On our first night in Pornic my father-in-law presented us with dinner: homemade quiche, salad from his garden, cheese, bread, and the most amazing strawberries known to man. This is not the last time you will hear me rave about French fruit. It's simply the best. Aside from the lack of wine, this was the quintessential simple summer meal that the French do so well. And I can't think of a better welcome.

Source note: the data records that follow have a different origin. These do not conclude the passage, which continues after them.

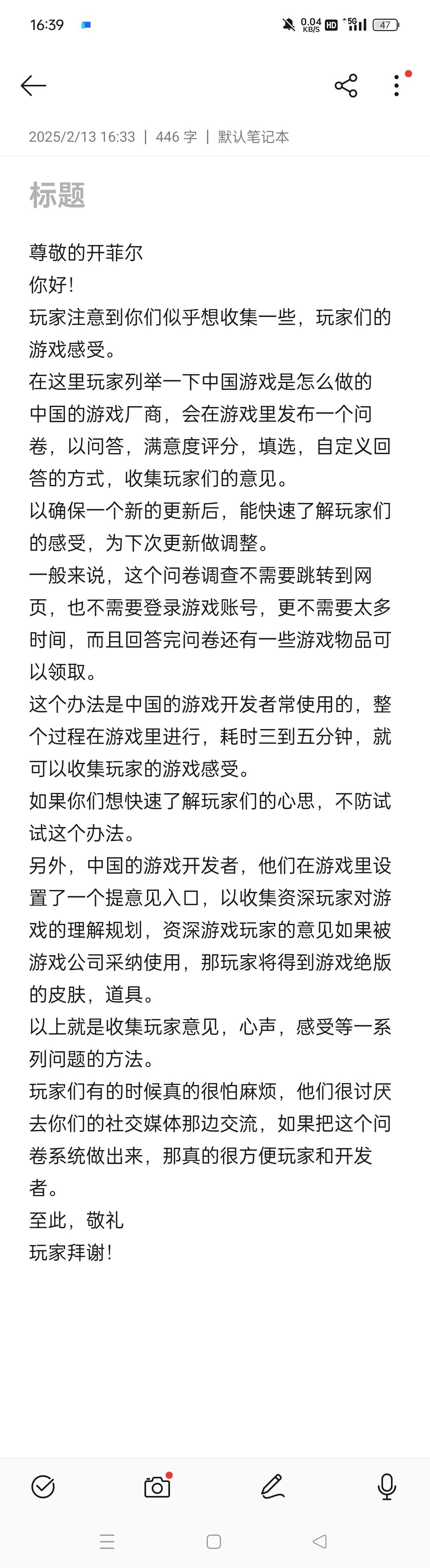 16:39

0.04 KB/S HD 5G 47

2025/2/13 16:33 | 446 字 | 默认笔记本

标题

尊敬的开菲尔
你好!
玩家注意到你们似乎想收集一些，玩家们的游戏感受。
在这里玩家列举一下中国游戏是怎么做的
中国的游戏厂商，会在游戏里发布一个问卷，以问答，满意度评分，填选，自定义回答的方式，收集玩家们的意见。
以确保一个新的更新后，能快速了解玩家们的感受，为下次更新做调整。
一般来说，这个问卷调查不需要跳转到网页，也不需要登录游戏账号，更不需要太多时间，而且回答完问卷还有一些游戏物品可以领取。
这个办法是中国的游戏开发者常使用的，整个过程在游戏里进行，耗时三到五分钟，就可以收集玩家的游戏感受。
如果你们想快速了解玩家们的心思，不防试试这个办法。
另外，中国的游戏开发者，他们在游戏里设置了一个提意见入口，以收集资深玩家对游戏的理解规划，资深游戏玩家的意见如果被游戏公司采纳使用，那玩家将得到游戏绝版的皮肤，道具。
以上就是收集玩家意见，心声，感受等一系列问题的方法。
玩家们有的时候真的很怕麻烦，他们很讨厌去你们的社交媒体那边交流，如果把这个问卷系统做出来，那真的很方便玩家和开发者。
至此，敬礼
玩家拜谢!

Cheese. The short of it is that you can find the most spectacular cheeses in France. After months of very limited and mostly industrial cheese options in Denmark, Alan and I ate as though we were two starving mice. The cheese we buy in Denmark consists of cheddar from Ireland, Parmesan, a hard cheese from Spain, feta, and kid -friendly cheeses from Laughing Cow, namely Baby Bel and Vache Qui Rit spreadable cheese. Denmark has its own cheese that we haven't exactly developed a taste for, but perhaps we need to give it another chance. I repeat, the cheese in France is unimaginably good. Especially when local and accompanied by a tasty glass of wine. Even in our U.S. town of Bend, Oregon, we can find exquisite local artisanal goat cheese. Get with it, Denmark!
We were treated to lunch at Alan's grandmother's apartment in Saint Brevain, a nearby coastal town. It was a simple meal of fish, fresh green beans, and roasted potatoes. But it began with wedges of the sweetest, brightest orange cantaloupe--a favorite summer starter for the French--was followed by cheese and ended with dessert. Oh, and at separate times during the meal we sipped Champagne and drank white wine. This is not breaking news, but the French know how to eat. The fish was freshly caught, cooked with a delicate hand, and deboned with perfect precision. The desserts were typically French, and I had half of a raspberry tart with groseille berries on top and half of a peach tart. Thankfully this was just the beginning of my vacation with patisserie. At the end of the four weeks though, I said "We have to stop meeting like this." Ergo the surplus of soup and salad this week.


  1. Hi Staci,

    the local wine shop here in Nykøbing has loads of different cheeses to choose between (and you can taste before buying). Local wine stores near you might just have that as well. Otherwise you could go to GRAND Fromage in Århus (Guldsmedgade 27). They also deliver boxes with cheese to your house.For instance they have a European box with the following cheeses in:Prince Charles Cheddar (UK), Phitiviers (Normandy), Trappe de Noix (Perigord), Pecorino Sardo (Italy), Gorgonzola Dolce (Italy), Carrotza (Spain) and roasted salted Spanish almonds.Here´s a link to thei website: www.grand-fromage.dk
    With all this talk about cheese I hope you brought some back for us to taste:-) I bought a big cheese on the Azores, but I´ve eaten it already:-(

  2. Just found another link for you: www.net-ost.dk
    They also have loads of cheese (French, Swiss, Spanish, Italian, Dutch, English, you can have delivered at your door. I get soo hungry looking at all those different cheeses. I see some that I´ve tried and liked: for instance the gouda with walnuts,the gouda with chili, the gouda with olives, tomatoes and garlic, the gouda with stingy nettles, smoked cheddar...and now I so want to try the white stilton with blueberries or the white stilton with strawberries and champagne..or the one with mango and ginger. I could just go on and on. I wish I could bring all these cheese with for dessert on Saturday, but it would totally ruin my new lifestyle of saving up for travelling and only spending a wee bit of money on food and none on clothes...

  3. Thanks for all the great ideas, Kira! I can't wait to check it out!